**PROBLEMS:**
(a) Restate the stretch of the Fairfield VIP thread from "The reps also" through "a purchase from.", putting "marked" in place of "flagged".
(b) According to the Fairfield VIP thread, how many points qualify DaveR for VIP status?
(c) Write the next part of the forum thread about Fairfield VIP status, picking up right after its final sentence.

**SOURCE EXCERPT:**

# Fairfield and VIP status



## DaveR (Jul 31, 2006)

I have seen 2 resort presentations in the last 2 months @ Fairfield resorts.

I am also looking seriously at the reslae market. When I told the rep at Fairfield that they were much higher cost for the same amount of points they of course did there best to "sway" my thoughts.

What they said does concern me. I have to make a decison soon on this reslae purchase so I am looking for quick replies.

308,000 points qualifies me for VIP status. Nice benefits but i will not go into them all. IU was told that Farifeild does not recognise my resale points purchse as qualifying for the VIP status - only the same amount of points purchased from them at a MUCH higher cost is good enough.

Can that be true? Would that not be very discrimanating? Almost a blackmail to purchase from them.

The reps also told me that I would be "flagged" as  resale purchaser and be treated "as such." This statement really bothered me and makes me very sceptical of Fairfield as a whole if they treat people differently based on who they make a purchase from. 

I know that theses reps could just be saying things to scare me into purchasing from them, but I need to hear from someone with experience what is right and what was scare tactics.

Thanks.
DaveR


----------



## Jya-Ning (Jul 31, 2006)

DaveR said:
			
		

> 308,000 points qualifies me for VIP status. Nice benefits but i will not go into them all. IU was told that Farifeild does not recognise my resale points purchse as qualifying for the VIP status - only the same amount of points purchased from them at a MUCH higher cost is good enough.
> 
> Can that be true? Would that not be very discrimanating? Almost a blackmail to purchase from them.

**DATA SUPPLIED:**

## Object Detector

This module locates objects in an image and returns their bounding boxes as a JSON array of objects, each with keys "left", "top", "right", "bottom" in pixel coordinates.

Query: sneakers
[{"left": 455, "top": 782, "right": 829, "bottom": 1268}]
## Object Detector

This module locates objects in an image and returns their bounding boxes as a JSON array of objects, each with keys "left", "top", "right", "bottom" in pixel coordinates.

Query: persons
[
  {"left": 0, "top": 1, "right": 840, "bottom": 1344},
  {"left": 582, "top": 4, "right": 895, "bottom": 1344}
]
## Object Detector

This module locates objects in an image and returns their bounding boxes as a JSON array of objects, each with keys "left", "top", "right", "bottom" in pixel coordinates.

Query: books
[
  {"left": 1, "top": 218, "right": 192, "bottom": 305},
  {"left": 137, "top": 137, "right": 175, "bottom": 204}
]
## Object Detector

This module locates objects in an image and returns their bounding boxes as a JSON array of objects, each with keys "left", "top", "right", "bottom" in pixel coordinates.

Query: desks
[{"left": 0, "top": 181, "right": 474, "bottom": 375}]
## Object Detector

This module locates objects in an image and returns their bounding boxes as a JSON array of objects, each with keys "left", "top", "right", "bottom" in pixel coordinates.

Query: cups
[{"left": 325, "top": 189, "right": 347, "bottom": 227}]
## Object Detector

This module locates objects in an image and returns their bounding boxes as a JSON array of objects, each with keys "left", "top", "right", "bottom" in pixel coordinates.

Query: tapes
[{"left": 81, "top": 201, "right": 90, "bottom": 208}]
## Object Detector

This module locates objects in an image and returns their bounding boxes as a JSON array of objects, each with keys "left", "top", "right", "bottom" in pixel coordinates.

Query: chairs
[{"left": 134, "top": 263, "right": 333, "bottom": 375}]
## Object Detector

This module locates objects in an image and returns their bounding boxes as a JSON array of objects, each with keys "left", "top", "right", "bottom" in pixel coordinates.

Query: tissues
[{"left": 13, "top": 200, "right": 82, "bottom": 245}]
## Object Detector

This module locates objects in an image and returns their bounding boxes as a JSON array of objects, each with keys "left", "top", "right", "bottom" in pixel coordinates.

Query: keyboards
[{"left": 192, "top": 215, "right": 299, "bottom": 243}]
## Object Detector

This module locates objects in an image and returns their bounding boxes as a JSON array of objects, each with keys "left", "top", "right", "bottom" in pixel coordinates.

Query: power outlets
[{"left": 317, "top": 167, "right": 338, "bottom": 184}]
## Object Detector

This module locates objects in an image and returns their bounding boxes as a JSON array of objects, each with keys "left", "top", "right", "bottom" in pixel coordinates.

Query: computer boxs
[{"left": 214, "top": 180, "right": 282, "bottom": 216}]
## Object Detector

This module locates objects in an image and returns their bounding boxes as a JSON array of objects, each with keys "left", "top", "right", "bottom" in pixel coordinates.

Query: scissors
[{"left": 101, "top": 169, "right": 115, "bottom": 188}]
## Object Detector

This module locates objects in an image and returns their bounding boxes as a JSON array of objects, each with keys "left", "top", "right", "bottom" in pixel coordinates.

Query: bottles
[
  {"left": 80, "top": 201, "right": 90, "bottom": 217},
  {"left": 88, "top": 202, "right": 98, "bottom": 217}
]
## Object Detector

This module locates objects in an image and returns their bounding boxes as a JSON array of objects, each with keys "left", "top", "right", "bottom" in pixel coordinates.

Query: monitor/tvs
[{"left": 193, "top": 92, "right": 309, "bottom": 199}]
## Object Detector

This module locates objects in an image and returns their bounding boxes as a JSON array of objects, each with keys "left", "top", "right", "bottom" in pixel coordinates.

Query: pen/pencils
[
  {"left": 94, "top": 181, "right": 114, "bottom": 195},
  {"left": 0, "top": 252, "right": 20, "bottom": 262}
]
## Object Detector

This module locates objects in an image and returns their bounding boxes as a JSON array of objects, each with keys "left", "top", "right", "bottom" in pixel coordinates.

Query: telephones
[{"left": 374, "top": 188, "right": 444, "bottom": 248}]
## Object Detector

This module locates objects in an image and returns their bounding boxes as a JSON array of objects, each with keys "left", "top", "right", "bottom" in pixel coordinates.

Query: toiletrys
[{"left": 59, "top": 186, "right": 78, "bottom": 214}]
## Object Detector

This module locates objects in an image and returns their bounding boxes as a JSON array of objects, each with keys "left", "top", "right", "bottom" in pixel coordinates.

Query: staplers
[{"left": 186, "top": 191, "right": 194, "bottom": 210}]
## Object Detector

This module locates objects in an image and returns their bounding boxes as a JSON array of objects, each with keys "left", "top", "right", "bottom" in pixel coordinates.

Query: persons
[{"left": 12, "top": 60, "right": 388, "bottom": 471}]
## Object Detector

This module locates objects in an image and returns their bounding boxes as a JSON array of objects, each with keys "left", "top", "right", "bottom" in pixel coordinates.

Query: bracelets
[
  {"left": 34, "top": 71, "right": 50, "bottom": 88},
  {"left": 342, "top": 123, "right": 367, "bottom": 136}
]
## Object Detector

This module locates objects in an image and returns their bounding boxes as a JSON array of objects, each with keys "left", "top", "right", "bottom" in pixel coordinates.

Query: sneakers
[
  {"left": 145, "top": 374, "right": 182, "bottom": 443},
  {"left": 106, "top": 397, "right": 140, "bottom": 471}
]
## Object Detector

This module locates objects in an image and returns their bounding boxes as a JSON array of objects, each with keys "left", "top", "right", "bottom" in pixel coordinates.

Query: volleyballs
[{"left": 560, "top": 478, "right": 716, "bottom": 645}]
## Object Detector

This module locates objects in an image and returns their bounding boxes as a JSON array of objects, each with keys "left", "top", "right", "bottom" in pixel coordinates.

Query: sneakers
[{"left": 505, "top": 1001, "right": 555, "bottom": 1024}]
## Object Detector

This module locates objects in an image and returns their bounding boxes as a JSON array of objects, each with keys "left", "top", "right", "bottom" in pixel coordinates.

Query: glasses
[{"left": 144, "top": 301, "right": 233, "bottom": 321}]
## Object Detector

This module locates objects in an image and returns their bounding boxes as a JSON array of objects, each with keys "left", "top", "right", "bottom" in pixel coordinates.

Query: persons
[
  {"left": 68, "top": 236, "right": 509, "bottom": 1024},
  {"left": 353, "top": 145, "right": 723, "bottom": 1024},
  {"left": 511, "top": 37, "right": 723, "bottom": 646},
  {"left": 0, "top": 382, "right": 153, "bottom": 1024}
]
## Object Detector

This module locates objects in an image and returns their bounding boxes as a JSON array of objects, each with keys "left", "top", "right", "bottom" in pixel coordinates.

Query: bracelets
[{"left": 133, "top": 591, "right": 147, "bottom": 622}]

**ANSWERS BELOW:**
(a)
The reps also told me that I would be "marked" as  resale purchaser and be treated "as such." This statement really bothered me and makes me very sceptical of Fairfield as a whole if they treat people differently based on who they make a purchase from.

(b) 308,000 points.

(c)
DaveR:

That is true, your resell point is not counted toward VIP.  Is it discrimanating?  Not it just says the company has no interest to protect the interest from whoever bought from it (maybe the company just can not).



			
				DaveR said:
			
		

> The reps also told me that I would be "flagged" as  resale purchaser and be treated "as such." This statement really bothered me and makes me very sceptical of Fairfield as a whole if they treat people differently based on who they make a purchase from.



Yes, they can flag you as a resale purchase.  No, I have not hear anyone reported been treated as such.  If that happen, I believe someone will sue, and ask the FF to open their full accounting pratice on VIP program, and the result may not be good for FF.  

By the way, what is the retail price they offer you per point?  7 year ago, when I purchased, it is close to $120 per 1000 point.  Regular VIP does not have too many benefit, glod + has better benefits.

But if you purchase resell, you can always sold them and go back to buy all the retail points in the future if you really like it and undetsand all the feature.  And you can sell it if you don't like it and suffer much much less risk.

Jya-Ning


----------



## timeos2 (Jul 31, 2006)

Some VIP features might be nice to have BUT, as noted above, they vary by what level you are at. Its basically a game to make you buy more and at reatail prices. It works as resale prices are depressed to unbelieveably low levels. 

That should make your decision really easy.  Pay $.15/point to be a minimal value "VIP" (Very Important Payer) or save your money, buy resale for 1/4 of the cost and laugh all the way to the bank.  FF is a great system and your resale points spend just like the retail ones at 5 times the cost.  The only time the resale/retail even comes up is during sales pitches. I smirk all the way through them, ask why I'd pay up to tens of thousands of dollars to buy my way into the ever rising VIP tiers, take the perks and walk. Someday they will wake up and start supporting resales rather than depressing the value of what they just sold but until then resale is the only way to buy - forget the VIP nonsense.


----------



## DaveR (Jul 31, 2006)

Thanks for your quick reply.

I guess not qualifying for VIP status with a 308,000 purchase does not bother me that much. It does tell the new purchaser that his purchase will not be worth much on the rseale market - not good for FF to portray to their new people.

I had a $47,000 offer placed in front of me for 308,000 points at Bonnet Creek. That's about 15 cents a point!

The purchase I am looking at is 154,000 at Willaimsburg Kingsgate and 154,000 at Orlando Int. resort for 10,000. Total maintenance fees without taxes are at $90 per month.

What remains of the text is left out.